* **What to do**
Give as output the line that contains "kingdom: Animalia", followed by every remaining line of the entries, unchanged and with nothing added.

··· Provided entries ···

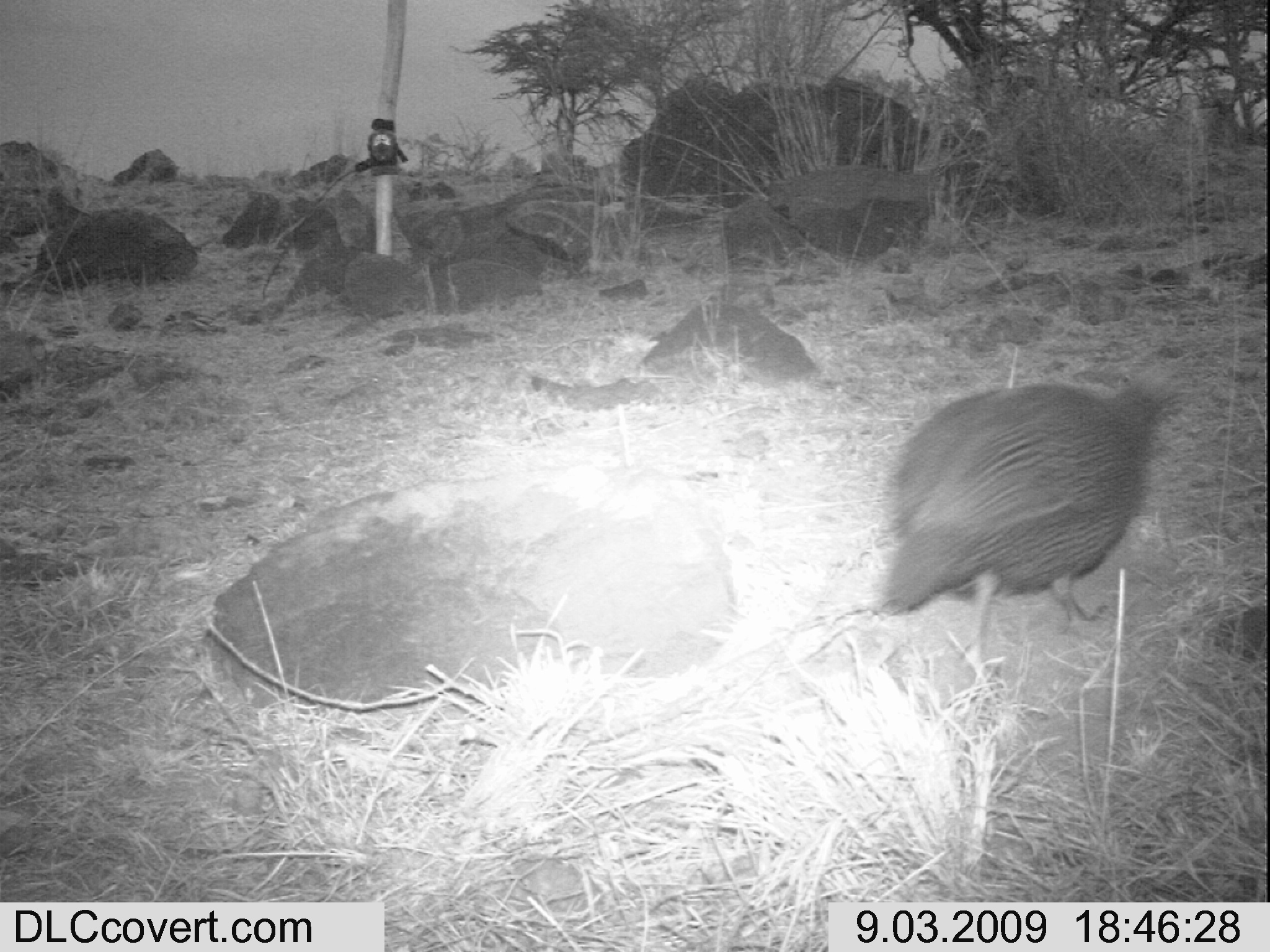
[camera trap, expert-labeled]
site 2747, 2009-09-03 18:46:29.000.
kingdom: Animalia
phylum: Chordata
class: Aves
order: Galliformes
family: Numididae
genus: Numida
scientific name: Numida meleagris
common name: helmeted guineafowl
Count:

···

* **Solution to this task**
kingdom: Animalia
phylum: Chordata
class: Aves
order: Galliformes
family: Numididae
genus: Numida
scientific name: Numida meleagris
common name: helmeted guineafowl
Count:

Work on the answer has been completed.